• Text shown:
++++++++++++++++++++

Edmonds said if the full NLRB rules in favor of the players, CAPA could bargain over these issues on behalf of scholarship football players at Northwestern and 16 other private universities with Division-I football, including Notre Dame, if they voted for representation. The union could not represent athletes at public universities because the National Labor Relations Act does not grant public employees collective bargaining rights, Edmonds said.

“If the full board rules in favor of the players, it raises the question of whether any of the other private universities that play Division-I football would be approached by CAPA,” Edmonds said. “And I think CAPA would try to approach all of the schools.”

He said athletes would react differently from campus to campus to the prospect of unionization, but if the NLRB rules in favor of CAPA and the Northwestern players voted to unionize, Notre Dame scholarship athletes could consider joining CAPA, too.

Edmonds said the full NLRB’s decision is “a real toss-up” at the moment, but the Northwestern case is part of a larger conversation about the role of athletics at major universities.

++++++++++++++++++++

• Dataset excerpts:
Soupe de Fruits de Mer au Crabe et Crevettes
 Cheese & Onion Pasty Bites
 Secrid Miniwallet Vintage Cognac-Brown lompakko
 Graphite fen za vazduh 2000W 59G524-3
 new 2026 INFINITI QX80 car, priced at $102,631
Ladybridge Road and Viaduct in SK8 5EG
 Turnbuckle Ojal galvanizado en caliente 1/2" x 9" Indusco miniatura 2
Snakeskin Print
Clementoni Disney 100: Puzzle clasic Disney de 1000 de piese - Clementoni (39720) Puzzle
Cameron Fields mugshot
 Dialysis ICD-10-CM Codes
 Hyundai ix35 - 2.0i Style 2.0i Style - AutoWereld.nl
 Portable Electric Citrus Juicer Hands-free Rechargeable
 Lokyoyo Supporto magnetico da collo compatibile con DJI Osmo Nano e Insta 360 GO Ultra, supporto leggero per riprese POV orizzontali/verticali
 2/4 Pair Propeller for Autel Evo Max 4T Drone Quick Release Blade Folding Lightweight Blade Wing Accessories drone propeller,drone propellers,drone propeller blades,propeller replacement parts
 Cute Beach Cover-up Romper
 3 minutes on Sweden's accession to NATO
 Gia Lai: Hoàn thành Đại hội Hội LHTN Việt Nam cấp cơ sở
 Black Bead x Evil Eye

++++++++++++++++++++

• Problem statement: Carry the passage on the Northwestern football players' union case forward from its final sentence. The rows play no part in this.

• Response to this task:
“The big thing about this … is that maybe we can now begin to talk about student athletes — if you want to call them that — in a different way because they generate such an incredible amount of revenue for their university,” Edmonds said. “If you want to maintain this idea of a student athlete, then you really ought to switch it and say it’s an athlete student, because they’re a full-time athlete and a part-time student.”

Regardless of the outcome of the NLRB’s decision, Edmonds said the Northwestern case, along with several lawsuits that “strike even more directly at the core of the way the NCAA conducts business” will shape the future of college sports.

“I’m hard-pressed to imagine that the situation is going to be exactly the same in a decade than it is now,” Edmonds said. “To me, it’s part of a broader discussion about the role of intercollegiate athletics in the university that’s being pushed by a host of things, and this is just one aspect of a lot of things that are aimed at whether the NCAA’s model is really a workable one anymore.”